- DIRECTIONS FOR THIS TASK:
Update the rows below by changing every "red sock" to "red stocking" and keeping everything else the same. Leave the pictures out when you give the rows back.
>>>>
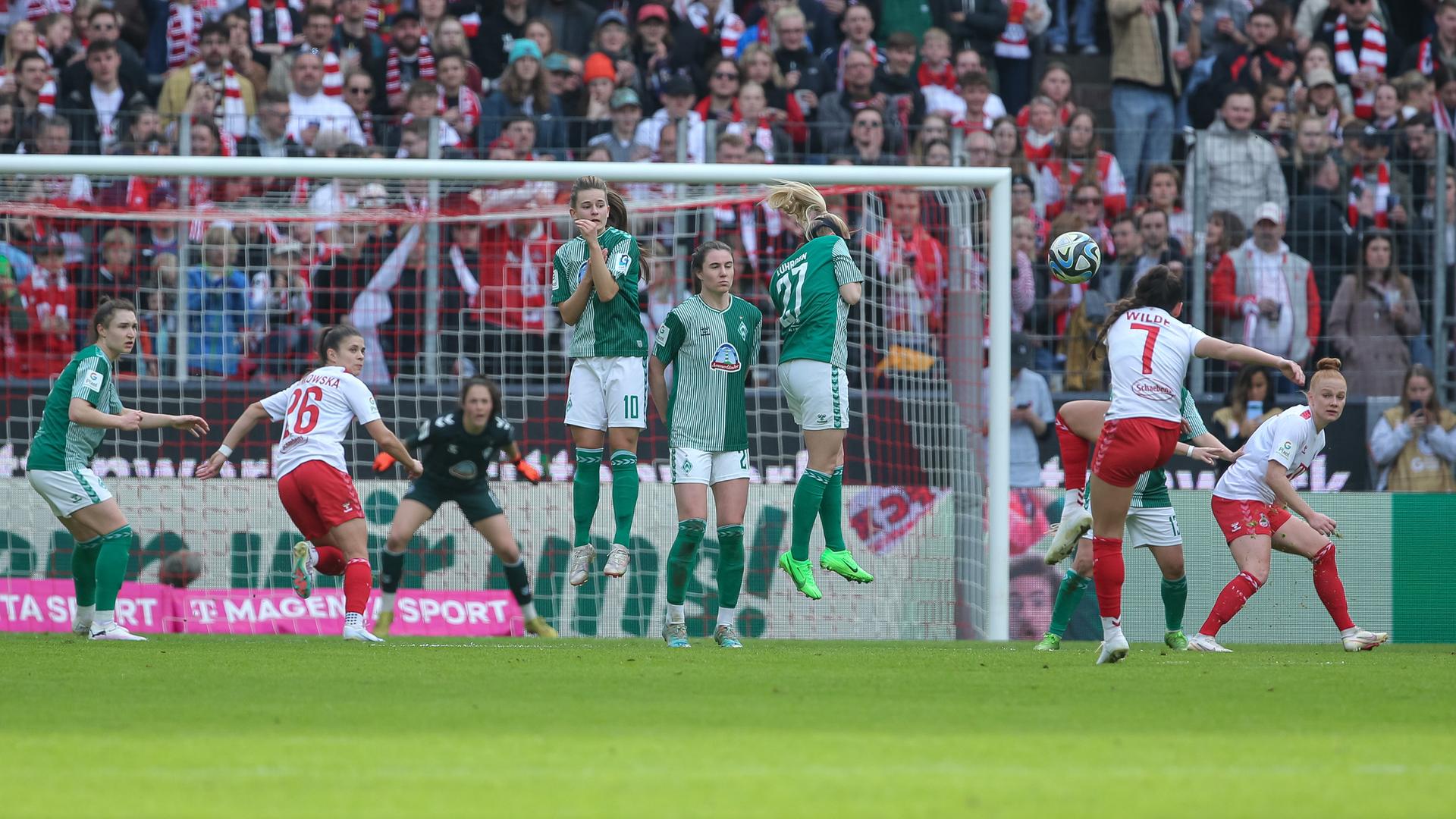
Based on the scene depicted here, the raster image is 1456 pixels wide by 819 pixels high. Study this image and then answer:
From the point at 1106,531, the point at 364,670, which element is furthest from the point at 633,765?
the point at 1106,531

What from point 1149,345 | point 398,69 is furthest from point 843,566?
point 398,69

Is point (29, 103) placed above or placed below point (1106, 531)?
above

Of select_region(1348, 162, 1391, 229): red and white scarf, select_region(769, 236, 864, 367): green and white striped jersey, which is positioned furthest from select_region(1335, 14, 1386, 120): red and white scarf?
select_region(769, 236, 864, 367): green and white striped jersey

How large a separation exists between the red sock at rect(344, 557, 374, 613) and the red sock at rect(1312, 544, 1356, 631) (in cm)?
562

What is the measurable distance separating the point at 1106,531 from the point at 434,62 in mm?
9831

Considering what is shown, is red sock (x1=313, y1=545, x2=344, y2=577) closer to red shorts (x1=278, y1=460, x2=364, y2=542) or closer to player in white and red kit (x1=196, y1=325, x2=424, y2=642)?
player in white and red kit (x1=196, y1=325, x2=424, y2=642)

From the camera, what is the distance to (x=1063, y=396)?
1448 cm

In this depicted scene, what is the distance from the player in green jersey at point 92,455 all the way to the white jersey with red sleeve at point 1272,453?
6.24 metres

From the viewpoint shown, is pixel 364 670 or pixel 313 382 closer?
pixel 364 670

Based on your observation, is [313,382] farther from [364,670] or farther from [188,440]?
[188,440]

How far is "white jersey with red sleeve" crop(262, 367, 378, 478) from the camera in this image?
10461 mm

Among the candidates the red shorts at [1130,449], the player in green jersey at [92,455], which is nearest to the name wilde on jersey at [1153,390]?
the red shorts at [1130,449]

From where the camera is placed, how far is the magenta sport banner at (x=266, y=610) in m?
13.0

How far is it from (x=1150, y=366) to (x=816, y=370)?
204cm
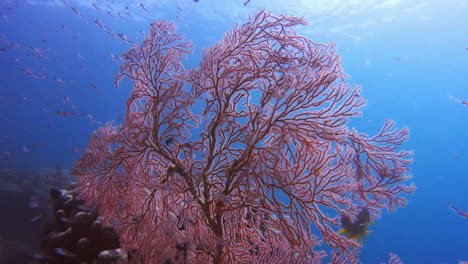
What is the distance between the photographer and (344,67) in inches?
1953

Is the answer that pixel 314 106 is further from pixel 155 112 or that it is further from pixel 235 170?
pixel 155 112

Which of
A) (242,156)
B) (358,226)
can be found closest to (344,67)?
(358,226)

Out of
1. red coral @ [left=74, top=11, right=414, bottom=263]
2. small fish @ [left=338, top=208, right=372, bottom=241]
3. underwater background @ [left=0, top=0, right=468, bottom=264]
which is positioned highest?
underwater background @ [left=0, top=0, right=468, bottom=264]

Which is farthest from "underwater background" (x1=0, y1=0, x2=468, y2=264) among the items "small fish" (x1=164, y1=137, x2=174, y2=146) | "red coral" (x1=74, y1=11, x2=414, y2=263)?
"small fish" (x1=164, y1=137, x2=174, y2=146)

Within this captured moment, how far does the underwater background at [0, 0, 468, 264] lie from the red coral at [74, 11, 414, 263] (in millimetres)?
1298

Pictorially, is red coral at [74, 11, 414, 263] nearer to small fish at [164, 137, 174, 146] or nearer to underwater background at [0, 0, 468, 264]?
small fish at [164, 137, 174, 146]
<<<<
- SOLUTION FOR THIS EXERCISE:
Based on the scene depicted here, the raster image is 1456 pixels wide by 819 pixels high. Study this image and then answer:
From the point at 1106,531, the point at 364,670, which element is furthest from the point at 633,765?
the point at 1106,531

What from point 1149,345 | point 398,69 is furthest from point 843,566?
point 398,69

Is point (29, 103) placed above or placed below point (1106, 531)?
above

Of select_region(1348, 162, 1391, 229): red and white scarf, select_region(769, 236, 864, 367): green and white striped jersey, which is positioned furthest from select_region(1335, 14, 1386, 120): red and white scarf?
select_region(769, 236, 864, 367): green and white striped jersey

How large a separation exists between the red stocking at rect(344, 557, 374, 613) and the red stocking at rect(1312, 544, 1356, 631) (in cm)?
562

What is the measurable distance separating the point at 1106,531 from the point at 434,62 in mm?
9831

Considering what is shown, is red stocking (x1=313, y1=545, x2=344, y2=577) closer to red shorts (x1=278, y1=460, x2=364, y2=542) or closer to player in white and red kit (x1=196, y1=325, x2=424, y2=642)?
player in white and red kit (x1=196, y1=325, x2=424, y2=642)

From the camera, what is the distance to (x=1063, y=396)?
1448 cm

In this depicted scene, what is the distance from the player in green jersey at point 92,455 all the way to the white jersey with red sleeve at point 1272,453?
6.24 metres

From the viewpoint shown, is pixel 364 670 or pixel 313 382 closer?
pixel 364 670

Based on your observation, is [313,382] farther from [364,670] or farther from [188,440]?
[188,440]

How far is "white jersey with red sleeve" crop(262, 367, 378, 478) from the camera in this image?
10461 mm

Among the candidates the red shorts at [1130,449], the player in green jersey at [92,455], which is nearest to the name wilde on jersey at [1153,390]?
the red shorts at [1130,449]

From where the camera is placed, how far is the magenta sport banner at (x=266, y=610) in m?
13.0

How far is it from (x=1150, y=366) to (x=816, y=370)?
204cm
What is the distance between the photographer and (344,67) in inches?
1953

Is the answer that pixel 314 106 is further from pixel 155 112 or that it is further from pixel 235 170?
pixel 155 112

Which of
A) (242,156)
B) (358,226)
can be found closest to (344,67)?
(358,226)

Out of
1. red coral @ [left=74, top=11, right=414, bottom=263]
2. small fish @ [left=338, top=208, right=372, bottom=241]
3. underwater background @ [left=0, top=0, right=468, bottom=264]
which is positioned highest?
underwater background @ [left=0, top=0, right=468, bottom=264]

Which is farthest from "underwater background" (x1=0, y1=0, x2=468, y2=264) among the items "small fish" (x1=164, y1=137, x2=174, y2=146) | "red coral" (x1=74, y1=11, x2=414, y2=263)?
"small fish" (x1=164, y1=137, x2=174, y2=146)

Within this captured moment, how far does the underwater background at [0, 0, 468, 264] lie from the red coral at [74, 11, 414, 263] (in millimetres)?
1298

Pictorially, is red coral at [74, 11, 414, 263] nearer to small fish at [164, 137, 174, 146] or nearer to underwater background at [0, 0, 468, 264]?
small fish at [164, 137, 174, 146]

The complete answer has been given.